Aim => Print the complete set of entries exactly.

-- Start of Supplied entries --

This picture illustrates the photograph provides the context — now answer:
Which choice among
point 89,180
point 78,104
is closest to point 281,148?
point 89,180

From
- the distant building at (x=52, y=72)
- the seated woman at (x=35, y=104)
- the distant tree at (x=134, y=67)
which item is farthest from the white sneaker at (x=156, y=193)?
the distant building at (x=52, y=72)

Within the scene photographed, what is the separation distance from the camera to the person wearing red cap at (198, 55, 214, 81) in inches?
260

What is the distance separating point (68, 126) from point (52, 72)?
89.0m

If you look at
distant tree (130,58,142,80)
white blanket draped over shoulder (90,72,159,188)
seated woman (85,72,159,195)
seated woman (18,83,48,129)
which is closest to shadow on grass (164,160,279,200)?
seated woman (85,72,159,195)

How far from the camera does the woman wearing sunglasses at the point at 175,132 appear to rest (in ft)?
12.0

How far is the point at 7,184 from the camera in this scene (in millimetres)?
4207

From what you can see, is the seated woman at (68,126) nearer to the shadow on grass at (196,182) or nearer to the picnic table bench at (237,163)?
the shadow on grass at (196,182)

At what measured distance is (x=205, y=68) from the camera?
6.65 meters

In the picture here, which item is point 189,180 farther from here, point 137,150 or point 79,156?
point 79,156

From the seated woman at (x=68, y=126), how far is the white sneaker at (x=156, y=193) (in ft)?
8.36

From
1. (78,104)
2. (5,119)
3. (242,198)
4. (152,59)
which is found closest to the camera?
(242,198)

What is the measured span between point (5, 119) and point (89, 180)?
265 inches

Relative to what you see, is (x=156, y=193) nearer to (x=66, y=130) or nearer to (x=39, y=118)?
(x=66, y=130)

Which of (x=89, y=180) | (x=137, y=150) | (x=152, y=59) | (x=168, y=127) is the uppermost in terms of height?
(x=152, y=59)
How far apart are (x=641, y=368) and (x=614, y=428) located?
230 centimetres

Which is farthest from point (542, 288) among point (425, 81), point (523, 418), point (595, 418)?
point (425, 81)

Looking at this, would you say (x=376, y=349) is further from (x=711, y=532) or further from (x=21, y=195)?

-- End of Supplied entries --

Exercise response =>
This picture illustrates the photograph provides the context — now answer:
Which choice among
point 89,180
point 78,104
is closest to point 281,148?
point 89,180

From
- the distant building at (x=52, y=72)
- the seated woman at (x=35, y=104)
- the distant tree at (x=134, y=67)
which item is farthest from the white sneaker at (x=156, y=193)?
the distant building at (x=52, y=72)

Within the scene photographed, what is the separation distance from the camera to the person wearing red cap at (198, 55, 214, 81) in inches?
260

What is the distance separating point (68, 126) from point (52, 72)?
89.0m

If you look at
distant tree (130,58,142,80)
white blanket draped over shoulder (90,72,159,188)
seated woman (85,72,159,195)
seated woman (18,83,48,129)
which is closest to shadow on grass (164,160,279,200)?
seated woman (85,72,159,195)

How far from the camera does the woman wearing sunglasses at the point at 175,132 appear to rest (in ft)?
12.0

How far is the point at 7,184 from the camera in this scene (in millimetres)?
4207

From what you can see, is the seated woman at (68,126) nearer to the shadow on grass at (196,182) or nearer to the picnic table bench at (237,163)?
the shadow on grass at (196,182)

At what measured distance is (x=205, y=68) from the camera?
6.65 meters

In the picture here, which item is point 189,180 farther from here, point 137,150 or point 79,156?
point 79,156

From the seated woman at (x=68, y=126), how far is the white sneaker at (x=156, y=193) (in ft)?
8.36

From
1. (78,104)
2. (5,119)
3. (242,198)
4. (152,59)
which is found closest to the camera?
(242,198)

What is the measured span between point (5, 119) and point (89, 180)?
265 inches

Relative to what you see, is (x=156, y=193) nearer to (x=66, y=130) or nearer to (x=39, y=118)?
(x=66, y=130)

Which of (x=89, y=180) | (x=137, y=150) | (x=152, y=59) | (x=168, y=127) is the uppermost in terms of height?
(x=152, y=59)
How far apart are (x=641, y=368) and (x=614, y=428) located?
230 centimetres

Which is farthest from point (542, 288) among point (425, 81), point (523, 418), point (595, 418)?
point (425, 81)

Looking at this, would you say (x=376, y=349) is further from (x=711, y=532) or further from (x=21, y=195)?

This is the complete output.